The chemokine attractants expressed by specific organs are used by white blood cells and other cells to "home in" on specific organs to accomplish tasks such as tissue repair and fighting infection. The authors of the study speculate that cancer cells co-opted this process as a mechanism for metastasis. Reference for the study: Muller A, Homey B, Soto H et al: Involvement of chemokine receptors in breast cancer metastasis. Nature 2001; 410:50-56.

Treatment for visceral (internal organ) metastases may include selective surgical excision, chemotherapy, biotherapy and radiotherapy.

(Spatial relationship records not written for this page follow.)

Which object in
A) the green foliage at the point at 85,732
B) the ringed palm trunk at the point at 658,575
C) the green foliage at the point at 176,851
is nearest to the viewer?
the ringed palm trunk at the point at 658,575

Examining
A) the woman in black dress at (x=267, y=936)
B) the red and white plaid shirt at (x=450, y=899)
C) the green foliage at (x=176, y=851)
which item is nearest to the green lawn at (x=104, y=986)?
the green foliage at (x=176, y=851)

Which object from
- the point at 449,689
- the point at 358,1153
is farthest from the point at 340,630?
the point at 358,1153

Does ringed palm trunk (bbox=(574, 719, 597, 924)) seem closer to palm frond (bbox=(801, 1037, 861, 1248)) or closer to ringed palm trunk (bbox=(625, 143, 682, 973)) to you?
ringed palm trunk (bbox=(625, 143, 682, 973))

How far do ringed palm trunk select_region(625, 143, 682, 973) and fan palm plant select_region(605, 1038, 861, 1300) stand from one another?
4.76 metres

In a small percentage of metastatic melanoma cases there is no evidence of a primary lesion. A primary melanoma may have existed and spontaneously regressed, or a primary lesion may still exist in a form or internal site difficult to identify. The treatment in these cases is the same as for metastatic melanoma with a known primary.

Staging of a melanoma is an important step in planning additional diagnostic procedures and treatment. (Click on Glossary to learn more about staging). A characteristic diagnostic follow-up plan is developed for patients with localized disease, or disease spread to lymph nodes, or locally recurrent disease, or distant metastases, which includes complete history and physical examination. In addition, other tests may include periodic chest x-ray and liver function tests. Follow-up may be more frequent during the first two years after surgery, then semi-annually and annually in succeeding years if no evidence of metastatic disease is found. The frequency of examination may also depend on the presence of prominent numbers of moles or atypical moles.

Staging is also used in planning treatment, in conjunction with other information from diagnostic tests. For patients who have a high risk for developing metastatic disease, adjuvant therapy may be initiated. In patients with advanced multiple metastases, the primary goal of therapy is preservation of quality of life.